A possible explanation
According to my analysis in Book 2, success in making living structure in a building comes from the ability of the maker, at each step in the unfolding process, to do the thing which is required — at each instant to do that thing which is most consistent with wholeness. I have described at length, in Book 2, how the life of a building comes about to the degree that all the steps in its making are structure-preserving steps — and that, of course, depends on the extent to which the makers could see the structure of the wholeness that was there while they were making it. Yet while one works as an artist or a builder it is hard to see wholeness. To see wholeness as it is requires purity of mind, because the thoughts, mental constructs, theories, ideas, and images one has all interfere with perception of wholeness, and make it difficult to see.
It is a process which essentially requires that person to give up all categories, give up focused forms of perception, and give way instead to a wide-open, all embracing form of perception in which he/she “drinks in” the wholeness.
Historically, for an artist, belief in God worked — I think — by focusing attention on wholeness.

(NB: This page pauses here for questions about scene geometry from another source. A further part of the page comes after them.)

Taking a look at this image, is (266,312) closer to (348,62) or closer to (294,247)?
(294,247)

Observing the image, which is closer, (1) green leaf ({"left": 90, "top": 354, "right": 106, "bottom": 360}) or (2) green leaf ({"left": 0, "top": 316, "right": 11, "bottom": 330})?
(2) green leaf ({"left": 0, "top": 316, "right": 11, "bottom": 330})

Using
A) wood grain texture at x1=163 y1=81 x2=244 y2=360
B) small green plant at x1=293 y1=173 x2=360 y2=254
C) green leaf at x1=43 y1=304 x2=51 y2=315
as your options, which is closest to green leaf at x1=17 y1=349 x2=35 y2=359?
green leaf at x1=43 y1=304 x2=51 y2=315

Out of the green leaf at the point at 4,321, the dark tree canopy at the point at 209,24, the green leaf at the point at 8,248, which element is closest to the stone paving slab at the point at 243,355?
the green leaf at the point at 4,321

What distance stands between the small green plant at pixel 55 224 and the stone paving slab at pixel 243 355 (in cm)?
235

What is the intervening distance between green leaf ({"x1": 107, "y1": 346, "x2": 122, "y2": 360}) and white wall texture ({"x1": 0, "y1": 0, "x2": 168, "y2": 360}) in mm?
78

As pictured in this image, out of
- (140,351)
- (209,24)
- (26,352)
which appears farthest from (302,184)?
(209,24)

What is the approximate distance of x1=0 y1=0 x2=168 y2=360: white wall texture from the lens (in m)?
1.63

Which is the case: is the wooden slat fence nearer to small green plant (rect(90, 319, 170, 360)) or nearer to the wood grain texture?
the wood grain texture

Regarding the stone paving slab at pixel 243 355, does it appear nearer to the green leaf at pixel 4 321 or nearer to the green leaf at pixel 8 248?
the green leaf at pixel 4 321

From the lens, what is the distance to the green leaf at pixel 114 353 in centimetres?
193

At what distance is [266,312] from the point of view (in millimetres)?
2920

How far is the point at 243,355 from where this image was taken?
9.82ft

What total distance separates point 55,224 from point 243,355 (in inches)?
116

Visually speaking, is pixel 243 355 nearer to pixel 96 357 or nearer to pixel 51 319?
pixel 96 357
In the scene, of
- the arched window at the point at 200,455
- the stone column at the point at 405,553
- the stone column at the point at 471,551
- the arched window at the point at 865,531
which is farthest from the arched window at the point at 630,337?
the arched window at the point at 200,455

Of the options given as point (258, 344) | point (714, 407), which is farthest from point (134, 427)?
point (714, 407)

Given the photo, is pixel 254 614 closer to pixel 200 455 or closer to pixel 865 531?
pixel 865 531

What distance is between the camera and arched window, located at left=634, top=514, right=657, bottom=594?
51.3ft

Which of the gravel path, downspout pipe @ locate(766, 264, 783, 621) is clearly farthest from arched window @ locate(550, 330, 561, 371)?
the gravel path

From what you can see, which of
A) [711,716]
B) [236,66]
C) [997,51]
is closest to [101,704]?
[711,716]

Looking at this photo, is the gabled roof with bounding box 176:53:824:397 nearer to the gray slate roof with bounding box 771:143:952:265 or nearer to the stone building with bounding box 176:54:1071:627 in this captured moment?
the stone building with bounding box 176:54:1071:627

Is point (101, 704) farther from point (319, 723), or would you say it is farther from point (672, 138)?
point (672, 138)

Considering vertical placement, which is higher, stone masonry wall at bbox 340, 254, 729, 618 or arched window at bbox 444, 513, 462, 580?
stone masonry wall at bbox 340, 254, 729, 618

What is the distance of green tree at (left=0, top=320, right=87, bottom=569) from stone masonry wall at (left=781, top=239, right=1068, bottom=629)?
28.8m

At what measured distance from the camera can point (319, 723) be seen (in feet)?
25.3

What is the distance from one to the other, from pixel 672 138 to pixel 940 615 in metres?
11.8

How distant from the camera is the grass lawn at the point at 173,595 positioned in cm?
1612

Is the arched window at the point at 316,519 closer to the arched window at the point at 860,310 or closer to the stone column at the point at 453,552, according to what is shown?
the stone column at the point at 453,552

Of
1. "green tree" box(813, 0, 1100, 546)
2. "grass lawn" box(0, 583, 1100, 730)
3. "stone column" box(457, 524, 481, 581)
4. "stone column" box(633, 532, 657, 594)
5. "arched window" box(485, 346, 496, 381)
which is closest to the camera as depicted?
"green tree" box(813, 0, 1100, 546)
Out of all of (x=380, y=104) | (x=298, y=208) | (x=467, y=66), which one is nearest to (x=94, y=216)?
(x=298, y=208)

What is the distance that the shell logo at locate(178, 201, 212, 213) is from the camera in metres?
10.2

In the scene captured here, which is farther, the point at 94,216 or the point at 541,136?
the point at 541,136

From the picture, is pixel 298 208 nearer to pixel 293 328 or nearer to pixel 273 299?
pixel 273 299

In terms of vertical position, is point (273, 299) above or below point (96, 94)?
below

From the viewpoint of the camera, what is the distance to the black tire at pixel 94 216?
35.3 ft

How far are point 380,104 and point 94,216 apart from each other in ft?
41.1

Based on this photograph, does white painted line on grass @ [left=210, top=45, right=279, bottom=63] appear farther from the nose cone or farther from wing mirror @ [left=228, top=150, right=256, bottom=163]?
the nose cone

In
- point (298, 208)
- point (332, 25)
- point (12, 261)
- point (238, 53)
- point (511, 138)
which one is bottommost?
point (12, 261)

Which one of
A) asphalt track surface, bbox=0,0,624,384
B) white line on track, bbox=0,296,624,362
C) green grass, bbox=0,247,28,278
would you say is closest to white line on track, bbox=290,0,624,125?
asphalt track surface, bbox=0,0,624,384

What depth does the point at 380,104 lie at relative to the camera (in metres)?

By asking the believer to concentrate on God — that means, in some operationally understandable fashion, on the ground of all things, in pure humility, not on some other thing — it helped the artist dissolve his images, constructs, and concepts — and focus on reality as it is — in other words on the structure of the wholeness as it is.
This connection is straightforward and practical. Mystical tradition, in one form or another, helped a person focus on wholeness, and therefore helped the artist of the builder, at each step in a building process, take a step which was structure-preserving, not something else. Works made in this mental atmosphere then took on life, because the artists were empowered by their humility to see wholeness and to act accordingly.
There was too, the matter of pace. The essence of these works, made in a devotional atmosphere, was that the maker had time, the mind was concentrated. The step-by-step nature of slow unfolding, which I have characterized in Book 2 as a necessary part of making life, was made possible.
In some form I cannot articulate perfectly, I believe that the connection between the creation of living structure and ancient and mystical religion goes further. I doubt if we shall plumb the full extent to which a living structure is created until we have thoroughly explored and understood just what these ancient builders did, in what frame of mind they did it, and with what attitude.
In pursuing living structure, in hoping to reach it for ourselves, it is this we must search for, and ultimately in some form reach, before we can claim that we know how to make living structure in our world.